**Provided text**
Studio album by Iona
- Released: Oct 2, 2006
- Recorded: 2005
- Genre: Progressive rock, Celtic rock, Christian rock
- Length: 65:00
- Label: Open Sky Records 2006
- Producer: Dave Bainbridge

Iona chronology
| The River Flows (2002) | The Circling Hour (2006) | Another Realm (2011) |

= The Circling Hour =

The Circling Hour is a progressive rock album by Iona, released in 2006. It marked a return to the studio for the band after a break of nearly six years to record a full album.

Professional ratings
Review scores
| Source | Rating |
| The Phantom Tollbooth | (?) |
| DPRP | Star Half star |

==Track listing==

1. "Empyrean Dawn" – 7:49
2. "Children of Time" – 5:33
3. "Strength" – 5:59
4. "Wind off the Lake" – 11:02
5. "Factory of Magnificent Souls" – 5:02
6. "Sky Maps" – 6:39
7. "No Fear in Love" – 5:59
8. "Wind, Water & Fire - Wind" – 3:30
9. "Wind, Water & Fire - Water" – 3:00
10. "Wind, Water & Fire - Fire" – 7:14
11. "Fragments of a Fiery Sun" – 2:45

==Additional Tracks "Companion Album" released 2021==
The Companion Album	(Open Sky Label – OPENVP17CD)

**Record set**
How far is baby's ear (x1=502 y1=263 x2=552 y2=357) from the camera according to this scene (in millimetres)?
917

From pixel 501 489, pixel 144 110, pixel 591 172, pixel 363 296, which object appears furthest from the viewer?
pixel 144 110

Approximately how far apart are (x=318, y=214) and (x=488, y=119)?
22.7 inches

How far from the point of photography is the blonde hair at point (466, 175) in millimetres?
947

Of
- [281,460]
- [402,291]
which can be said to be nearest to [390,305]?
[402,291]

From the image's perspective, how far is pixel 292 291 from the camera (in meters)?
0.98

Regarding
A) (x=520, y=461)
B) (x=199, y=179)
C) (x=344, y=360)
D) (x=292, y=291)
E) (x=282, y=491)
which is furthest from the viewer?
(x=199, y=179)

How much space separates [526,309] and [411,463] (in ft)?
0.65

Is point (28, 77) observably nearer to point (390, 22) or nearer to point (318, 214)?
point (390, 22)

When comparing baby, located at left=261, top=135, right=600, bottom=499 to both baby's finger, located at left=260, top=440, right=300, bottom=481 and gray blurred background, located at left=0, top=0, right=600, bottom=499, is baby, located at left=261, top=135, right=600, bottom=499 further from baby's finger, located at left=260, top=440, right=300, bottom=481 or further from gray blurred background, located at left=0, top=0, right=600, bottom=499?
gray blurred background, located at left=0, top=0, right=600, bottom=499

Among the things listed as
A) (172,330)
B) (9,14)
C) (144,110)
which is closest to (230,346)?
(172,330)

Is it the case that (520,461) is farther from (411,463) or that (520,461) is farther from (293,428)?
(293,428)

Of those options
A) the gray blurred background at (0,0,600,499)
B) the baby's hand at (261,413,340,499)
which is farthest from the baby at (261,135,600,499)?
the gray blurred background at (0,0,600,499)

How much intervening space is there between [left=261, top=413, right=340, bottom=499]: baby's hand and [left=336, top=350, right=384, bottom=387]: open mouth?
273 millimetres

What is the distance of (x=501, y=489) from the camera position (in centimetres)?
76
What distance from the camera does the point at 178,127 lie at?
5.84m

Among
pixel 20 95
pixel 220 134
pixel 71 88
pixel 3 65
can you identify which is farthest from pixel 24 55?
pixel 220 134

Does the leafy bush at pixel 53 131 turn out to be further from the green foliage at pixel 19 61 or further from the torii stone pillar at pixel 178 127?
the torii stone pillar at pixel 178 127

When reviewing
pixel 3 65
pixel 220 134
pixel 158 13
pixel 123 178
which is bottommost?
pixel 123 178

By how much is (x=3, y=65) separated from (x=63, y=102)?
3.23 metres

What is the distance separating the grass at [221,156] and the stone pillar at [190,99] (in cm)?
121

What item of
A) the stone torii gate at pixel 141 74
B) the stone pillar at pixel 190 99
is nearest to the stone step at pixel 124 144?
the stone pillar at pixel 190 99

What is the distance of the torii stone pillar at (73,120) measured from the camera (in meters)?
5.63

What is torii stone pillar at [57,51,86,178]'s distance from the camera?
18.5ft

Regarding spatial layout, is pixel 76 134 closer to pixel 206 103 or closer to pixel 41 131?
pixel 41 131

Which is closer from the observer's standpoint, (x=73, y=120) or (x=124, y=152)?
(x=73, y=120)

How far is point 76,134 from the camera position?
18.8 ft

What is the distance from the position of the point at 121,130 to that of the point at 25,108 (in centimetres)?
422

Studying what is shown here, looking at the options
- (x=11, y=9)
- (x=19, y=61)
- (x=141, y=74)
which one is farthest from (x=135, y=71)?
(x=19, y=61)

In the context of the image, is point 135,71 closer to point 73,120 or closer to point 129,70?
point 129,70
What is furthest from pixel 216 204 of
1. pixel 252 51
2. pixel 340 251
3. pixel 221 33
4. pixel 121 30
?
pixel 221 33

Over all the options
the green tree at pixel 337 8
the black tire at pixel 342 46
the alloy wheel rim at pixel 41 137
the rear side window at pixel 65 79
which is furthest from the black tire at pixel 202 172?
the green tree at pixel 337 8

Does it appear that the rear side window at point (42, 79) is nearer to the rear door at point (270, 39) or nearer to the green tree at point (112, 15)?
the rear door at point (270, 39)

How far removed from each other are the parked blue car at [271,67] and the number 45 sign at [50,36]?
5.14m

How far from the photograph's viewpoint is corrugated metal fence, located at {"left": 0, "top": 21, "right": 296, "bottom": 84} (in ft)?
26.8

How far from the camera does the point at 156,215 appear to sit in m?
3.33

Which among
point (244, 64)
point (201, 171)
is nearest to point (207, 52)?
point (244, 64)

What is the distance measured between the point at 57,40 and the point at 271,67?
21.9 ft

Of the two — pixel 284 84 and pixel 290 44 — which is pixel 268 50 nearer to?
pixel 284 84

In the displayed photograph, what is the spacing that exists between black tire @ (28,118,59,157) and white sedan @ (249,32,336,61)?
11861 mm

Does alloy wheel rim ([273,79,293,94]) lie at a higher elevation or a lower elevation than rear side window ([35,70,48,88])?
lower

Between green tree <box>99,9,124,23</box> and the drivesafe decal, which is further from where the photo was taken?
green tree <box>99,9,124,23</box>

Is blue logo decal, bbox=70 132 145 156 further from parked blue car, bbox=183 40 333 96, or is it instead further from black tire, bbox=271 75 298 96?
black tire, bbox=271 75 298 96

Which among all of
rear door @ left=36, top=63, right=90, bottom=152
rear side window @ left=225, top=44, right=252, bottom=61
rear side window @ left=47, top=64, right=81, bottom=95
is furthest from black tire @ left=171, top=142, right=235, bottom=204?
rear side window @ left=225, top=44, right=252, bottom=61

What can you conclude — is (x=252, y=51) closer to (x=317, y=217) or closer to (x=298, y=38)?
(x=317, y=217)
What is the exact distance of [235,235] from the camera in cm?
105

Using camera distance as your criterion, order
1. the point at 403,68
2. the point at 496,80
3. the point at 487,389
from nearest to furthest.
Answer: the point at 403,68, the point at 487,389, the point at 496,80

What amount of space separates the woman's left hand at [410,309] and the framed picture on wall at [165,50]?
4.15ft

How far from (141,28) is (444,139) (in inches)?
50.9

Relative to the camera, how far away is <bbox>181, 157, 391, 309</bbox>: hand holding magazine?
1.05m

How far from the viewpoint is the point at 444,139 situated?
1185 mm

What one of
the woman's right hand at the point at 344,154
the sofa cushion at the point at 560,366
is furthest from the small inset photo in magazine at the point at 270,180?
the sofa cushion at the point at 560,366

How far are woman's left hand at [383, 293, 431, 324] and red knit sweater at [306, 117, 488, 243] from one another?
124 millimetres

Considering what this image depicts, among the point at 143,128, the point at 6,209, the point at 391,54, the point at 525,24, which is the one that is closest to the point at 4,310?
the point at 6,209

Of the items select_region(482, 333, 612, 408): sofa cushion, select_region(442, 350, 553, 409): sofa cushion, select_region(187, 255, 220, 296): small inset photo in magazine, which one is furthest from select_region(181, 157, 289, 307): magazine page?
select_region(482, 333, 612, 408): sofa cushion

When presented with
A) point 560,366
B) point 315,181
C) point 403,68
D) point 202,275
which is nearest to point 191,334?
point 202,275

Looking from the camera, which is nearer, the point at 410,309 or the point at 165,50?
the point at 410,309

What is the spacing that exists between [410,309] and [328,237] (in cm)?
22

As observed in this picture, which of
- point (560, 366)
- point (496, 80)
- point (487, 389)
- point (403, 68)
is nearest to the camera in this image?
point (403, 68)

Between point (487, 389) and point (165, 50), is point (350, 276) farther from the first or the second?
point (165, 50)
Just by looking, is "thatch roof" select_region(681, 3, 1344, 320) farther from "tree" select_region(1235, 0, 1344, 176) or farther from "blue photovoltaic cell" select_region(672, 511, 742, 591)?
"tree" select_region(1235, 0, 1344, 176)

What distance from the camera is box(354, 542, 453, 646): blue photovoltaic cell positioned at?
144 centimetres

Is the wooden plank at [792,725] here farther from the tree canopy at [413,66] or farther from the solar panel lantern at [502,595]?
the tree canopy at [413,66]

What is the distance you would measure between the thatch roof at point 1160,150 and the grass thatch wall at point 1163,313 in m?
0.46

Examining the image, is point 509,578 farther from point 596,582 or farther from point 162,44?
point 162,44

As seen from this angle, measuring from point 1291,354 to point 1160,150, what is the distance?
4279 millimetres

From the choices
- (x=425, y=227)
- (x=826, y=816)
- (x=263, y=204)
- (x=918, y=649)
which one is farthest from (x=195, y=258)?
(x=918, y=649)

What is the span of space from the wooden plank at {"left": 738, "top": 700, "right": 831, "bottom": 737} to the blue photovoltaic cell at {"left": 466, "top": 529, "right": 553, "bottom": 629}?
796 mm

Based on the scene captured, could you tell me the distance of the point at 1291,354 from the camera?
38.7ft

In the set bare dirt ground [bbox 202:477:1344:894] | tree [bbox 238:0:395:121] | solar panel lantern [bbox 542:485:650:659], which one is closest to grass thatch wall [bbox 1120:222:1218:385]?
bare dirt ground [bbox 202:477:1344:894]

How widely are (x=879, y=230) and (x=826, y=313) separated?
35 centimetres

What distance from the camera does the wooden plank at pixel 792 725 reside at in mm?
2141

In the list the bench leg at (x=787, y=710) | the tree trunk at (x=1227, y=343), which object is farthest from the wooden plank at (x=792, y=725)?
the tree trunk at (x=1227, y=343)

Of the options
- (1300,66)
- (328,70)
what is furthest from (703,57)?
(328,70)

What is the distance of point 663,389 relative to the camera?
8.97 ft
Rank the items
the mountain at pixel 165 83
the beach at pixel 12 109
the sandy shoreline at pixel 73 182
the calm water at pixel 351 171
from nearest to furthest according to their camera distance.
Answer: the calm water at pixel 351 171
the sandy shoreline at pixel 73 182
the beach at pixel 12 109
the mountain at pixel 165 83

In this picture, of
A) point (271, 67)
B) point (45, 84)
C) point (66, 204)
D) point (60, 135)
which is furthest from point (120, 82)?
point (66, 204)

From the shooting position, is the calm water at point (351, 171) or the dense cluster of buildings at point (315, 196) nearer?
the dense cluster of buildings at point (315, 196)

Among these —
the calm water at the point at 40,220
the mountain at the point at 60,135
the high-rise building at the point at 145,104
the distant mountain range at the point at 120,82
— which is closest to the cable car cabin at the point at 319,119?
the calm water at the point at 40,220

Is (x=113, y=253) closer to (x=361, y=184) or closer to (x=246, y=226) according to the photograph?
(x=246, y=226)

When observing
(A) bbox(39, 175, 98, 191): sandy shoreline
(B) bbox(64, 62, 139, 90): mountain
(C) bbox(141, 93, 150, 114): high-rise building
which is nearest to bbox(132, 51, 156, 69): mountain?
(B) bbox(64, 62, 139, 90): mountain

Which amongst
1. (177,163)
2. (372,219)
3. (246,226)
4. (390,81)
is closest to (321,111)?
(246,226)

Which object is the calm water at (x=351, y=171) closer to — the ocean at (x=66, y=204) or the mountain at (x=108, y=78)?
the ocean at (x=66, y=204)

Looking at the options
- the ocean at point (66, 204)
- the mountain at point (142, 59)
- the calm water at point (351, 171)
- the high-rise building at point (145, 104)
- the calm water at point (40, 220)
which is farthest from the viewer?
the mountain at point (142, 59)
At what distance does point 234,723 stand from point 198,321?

**What you need to do**
Reproduce the album entry starting at "Iona chronology" and ending at "a full album.", swapping "nearly" for "almost". The records are separate material and have no connection to the album entry.

**Result**
Iona chronology
| The River Flows (2002) | The Circling Hour (2006) | Another Realm (2011) |

= The Circling Hour =

The Circling Hour is a progressive rock album by Iona, released in 2006. It marked a return to the studio for the band after a break of almost six years to record a full album.